Tous ces gens-là savent méditer à leur façon. Et quand il s'agit d'un ciel à gagner, d'un enfer à évi­ter, une personne réellement responsable  prétendrait qu'elle n'a pas assez d'intelligence et de pénétration !

 

Ne cherchons pas ainsi à nous tromper nous-mêmes ! Re­connaissons que la méditation est une pratique parfaitement à notre portée, aussi facile que nécessaire, et soyons-y invaria­blement fidèles !

 

Voici un exemple, celle de Saint   Marin,   martyr.

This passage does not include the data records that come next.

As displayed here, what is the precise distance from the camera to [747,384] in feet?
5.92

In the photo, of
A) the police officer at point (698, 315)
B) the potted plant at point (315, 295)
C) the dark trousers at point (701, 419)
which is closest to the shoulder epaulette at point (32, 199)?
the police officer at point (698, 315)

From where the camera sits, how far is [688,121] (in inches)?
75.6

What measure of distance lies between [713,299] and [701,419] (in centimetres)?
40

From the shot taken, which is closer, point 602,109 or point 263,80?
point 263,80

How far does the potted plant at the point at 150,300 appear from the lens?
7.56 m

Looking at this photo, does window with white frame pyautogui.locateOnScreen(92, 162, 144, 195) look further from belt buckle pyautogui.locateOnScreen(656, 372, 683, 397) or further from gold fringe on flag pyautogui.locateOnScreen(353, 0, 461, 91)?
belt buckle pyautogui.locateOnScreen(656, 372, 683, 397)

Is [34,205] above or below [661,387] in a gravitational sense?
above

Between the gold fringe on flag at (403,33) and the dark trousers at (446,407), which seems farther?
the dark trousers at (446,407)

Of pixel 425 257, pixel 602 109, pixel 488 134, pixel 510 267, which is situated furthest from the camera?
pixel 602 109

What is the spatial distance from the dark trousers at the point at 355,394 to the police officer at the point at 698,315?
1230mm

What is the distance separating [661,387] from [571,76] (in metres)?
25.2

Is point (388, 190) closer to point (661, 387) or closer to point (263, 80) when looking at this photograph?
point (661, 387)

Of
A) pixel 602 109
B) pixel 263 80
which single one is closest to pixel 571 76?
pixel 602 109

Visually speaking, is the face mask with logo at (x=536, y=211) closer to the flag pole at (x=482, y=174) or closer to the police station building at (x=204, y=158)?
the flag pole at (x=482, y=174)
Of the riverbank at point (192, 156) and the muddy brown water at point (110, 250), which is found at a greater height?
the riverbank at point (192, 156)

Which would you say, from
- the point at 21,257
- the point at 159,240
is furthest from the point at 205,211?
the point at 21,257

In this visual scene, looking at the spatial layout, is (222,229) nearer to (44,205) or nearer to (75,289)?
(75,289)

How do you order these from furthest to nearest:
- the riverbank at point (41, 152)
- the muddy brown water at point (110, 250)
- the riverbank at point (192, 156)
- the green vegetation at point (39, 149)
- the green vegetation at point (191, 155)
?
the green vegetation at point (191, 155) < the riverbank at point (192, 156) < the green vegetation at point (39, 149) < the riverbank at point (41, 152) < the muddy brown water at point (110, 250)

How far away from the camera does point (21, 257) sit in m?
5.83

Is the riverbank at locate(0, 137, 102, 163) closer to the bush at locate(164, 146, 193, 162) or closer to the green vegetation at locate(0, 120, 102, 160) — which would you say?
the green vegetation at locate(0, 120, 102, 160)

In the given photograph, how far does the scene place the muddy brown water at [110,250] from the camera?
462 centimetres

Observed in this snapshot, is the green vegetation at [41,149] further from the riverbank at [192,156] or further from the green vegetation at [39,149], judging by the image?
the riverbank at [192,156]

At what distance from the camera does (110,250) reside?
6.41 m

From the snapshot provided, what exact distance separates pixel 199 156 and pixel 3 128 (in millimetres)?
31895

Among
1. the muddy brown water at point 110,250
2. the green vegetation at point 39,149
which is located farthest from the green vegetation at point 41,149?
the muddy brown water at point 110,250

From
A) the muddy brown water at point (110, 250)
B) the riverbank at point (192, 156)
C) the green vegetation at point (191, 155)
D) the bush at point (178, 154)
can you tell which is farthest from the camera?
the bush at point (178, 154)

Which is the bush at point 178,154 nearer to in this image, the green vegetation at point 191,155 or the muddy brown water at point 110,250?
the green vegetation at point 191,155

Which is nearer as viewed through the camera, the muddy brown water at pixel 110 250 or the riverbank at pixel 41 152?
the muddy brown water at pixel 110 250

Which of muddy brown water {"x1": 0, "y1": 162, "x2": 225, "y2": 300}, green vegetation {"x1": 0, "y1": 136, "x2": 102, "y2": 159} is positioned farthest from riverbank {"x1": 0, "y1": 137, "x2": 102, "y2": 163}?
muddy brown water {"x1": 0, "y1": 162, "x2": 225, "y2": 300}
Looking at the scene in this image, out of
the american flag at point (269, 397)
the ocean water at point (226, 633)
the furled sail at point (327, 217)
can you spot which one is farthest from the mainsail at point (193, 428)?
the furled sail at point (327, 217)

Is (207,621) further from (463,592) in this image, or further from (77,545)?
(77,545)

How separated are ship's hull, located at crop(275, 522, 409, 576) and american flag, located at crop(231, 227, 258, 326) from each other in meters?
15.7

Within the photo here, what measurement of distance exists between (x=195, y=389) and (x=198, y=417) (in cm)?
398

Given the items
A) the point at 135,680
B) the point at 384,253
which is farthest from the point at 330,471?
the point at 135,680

Il y avait à Césarée, en Palestine, vers l'an 272, un officier nommé Marin, aussi distingué par sa grande probité que par ses richesses. Son tour étant venu de demander une place de centurion qui vaquait, il se présenta un autre candidat, qui dit au gouverneur, nommé Achée, que les lois romaines défen­daient d'élever Marin à ce grade, parce qu'il était chrétien. Le gouverneur fit aussitôt venir le saint, qui confessa géné­reusement sa foi.

 

On ne lui donna que trois heures pour délibérer sur le parti qu'il voulait prendre ; en sorte que, ce temps expiré, il devait mourir ou abjurer sa religion. « Attachez-vous à Dieu, lui dit l’évêque ; il vous fortifiera par sa grâce, et vous mettra en possession de ce que vous aurez choisi. Allez en paix. » Ces paroles enflammèrent le courageux chré­tien d'une nouvelle ardeur pour confesser Jésus-Christ.

 

Ayant donc été cité devant le tribunal du juge pour faire connaître sa dernière résolution, il s'empressa de se rendre à cet appel et fit profession de foi avec un calme héroïque. Le magistrat le condamna à avoir la tête tranchée, ce qui fut exécuté un instant après.